TEXT UNDER STUDY:
□ □ □
A lawmaker has renewed her call for an audit of a 9-month-old computer system blamed for costing nursing school graduates job opportunities.
In a letter to the Legislature’s audit committee released Tuesday, Assemblywoman Kristin Olsen, R-Modesto, asked for an examination of the Department of Consumer Affair’s BreEZe computer system. The program launched last fall, aiming to streamline nursing school graduate applications for the licensing test, among other things. Instead, application backlogs increased. Some nursing school graduates said they lost hospital job opportunities earlier this year because they hadn’t taken their licensing exams.
“While I applaud efforts to improve services, functionality and customer/stakeholder experience, the exact opposite has occurred with the ... launch of BreEZe,” Olsen wrote in her letter. “It is simply unacceptable for people to be held in limbo due to failed technology implementations. We need to get people through the system and into the workforce.”
Olsen submitted a similar audit request earlier this year then withdrew it because, she said, an in-depth review would disrupt the department’s operations and worsen application backlogs.
Never miss a local story.
Consumer Affairs spokesman Russ Heimerich said in an Tuesday afternoon email that the department eliminated the lengthy backlog in February and is now processing applications within its pre-BreEZe standard of three to four weeks.
“Should there be an audit,” Heimrich said in the email, “the department would welcome the opportunity to work with the auditors.”
□ □ □
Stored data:
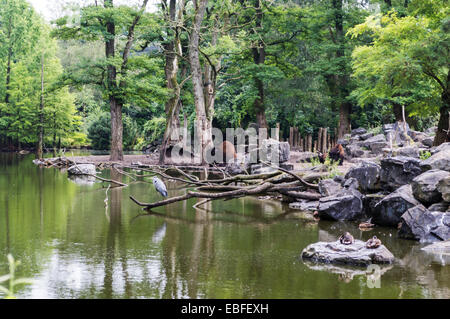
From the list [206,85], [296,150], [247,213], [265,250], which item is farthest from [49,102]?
[265,250]

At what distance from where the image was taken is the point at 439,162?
11.0m

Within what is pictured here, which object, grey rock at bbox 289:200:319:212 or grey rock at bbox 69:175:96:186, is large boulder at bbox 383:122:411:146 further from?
grey rock at bbox 69:175:96:186

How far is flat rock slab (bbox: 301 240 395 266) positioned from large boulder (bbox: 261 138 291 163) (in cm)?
1142

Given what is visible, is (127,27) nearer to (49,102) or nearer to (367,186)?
(49,102)

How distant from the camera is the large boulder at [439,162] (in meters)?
10.9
□ □ □
WHAT THE TASK REQUIRES: Quote the article on the BreEZe audit request word for word, from "Olsen submitted a" up to and including "worsen application backlogs.".

WRITTEN RESPONSE:
Olsen submitted a similar audit request earlier this year then withdrew it because, she said, an in-depth review would disrupt the department’s operations and worsen application backlogs.